L'Europe vise une réforme de l'EFSF d'ici à mars

le 17/01/2011 L'AGEFI Quotidien / Edition de 7H

Les ministres des Finances se réunissent aujourd'hui mais rendront leurs conclusions fin mars

Illustration Thinkstock

Réunis ce soir en Eurogroupe et demain en Ecofin à Bruxelles, les ministres des Finances de la zone euro et de l’Union européenne plancheront sur le sujet du moment: une évolution du Fonds européen de stabilité financière (EFSF). Il faudra cependant attendre les sommets du 3-4 février et surtout du 24 et 25 mars, celui où les grands argentiers feront leurs propositions aux chefs d’Etat, pour aboutir à des conclusions concrètes. Ce qui promet encore quelques semaines de volatilité sur les dettes souveraines en zone euro.

Les dirigeants européens commencent à se faire à l’idée que l’EFSF n’est pas satisfaisant dans sa forme actuelle. Doté de 440 milliards d’euros de garanties, et compte tenu des défections de la Grèce et de l’Irlande, il ne peut en réalité emprunter que 350 milliards sur les marchés, et prêter 255 milliards. Cette architecture était nécessaire à l’obtention de sa note AAA.

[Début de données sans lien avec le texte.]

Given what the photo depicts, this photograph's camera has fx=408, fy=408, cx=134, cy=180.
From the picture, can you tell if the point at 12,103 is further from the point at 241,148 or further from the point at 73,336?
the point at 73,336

«Une augmentation du Fonds européen de stabilité financière est une option que l'on regarde, bien sûr», a indiqué vendredi la ministre française de l’Economie, Christine Lagarde, tout en plaidant pour une approche globale combinant d’autres instruments, comme le mécanisme européen de stabilité (MES) censé prendre le relais à partir de 2013. Les nouvelles modalités du Fonds, y compris son chiffrage, que Christine Lagarde a refusé de préciser, devront être soumises aux parlements nationaux. Le président de la BCE, Jean-Claude Trichet, a plaidé de son côté dimanche pour une amélioration «en quantité et en qualité» du dispositif.

La position allemande est moins lisible, la coalition au pouvoir ne parlant pas d’une même voix. D’où les informations contradictoires qui ont filtré ces derniers jours sur la position de Berlin. Vendredi, le porte-parole du ministre allemand des Finances Wolfgang Schäuble a indiqué que ce dernier planchait sur les «mécanismes» du Fonds plutôt que sur un accroissement pur et simple de sa taille, afin que ce dernier puisse effectivement prêter jusqu’à 440 milliards d’euros, le chiffre annoncé aux marchés. Ce qui pourrait passer, de source proche, soit par une hausse des garanties apportées à l’EFSF, soit par une dotation supplémentaire du Fonds en capital.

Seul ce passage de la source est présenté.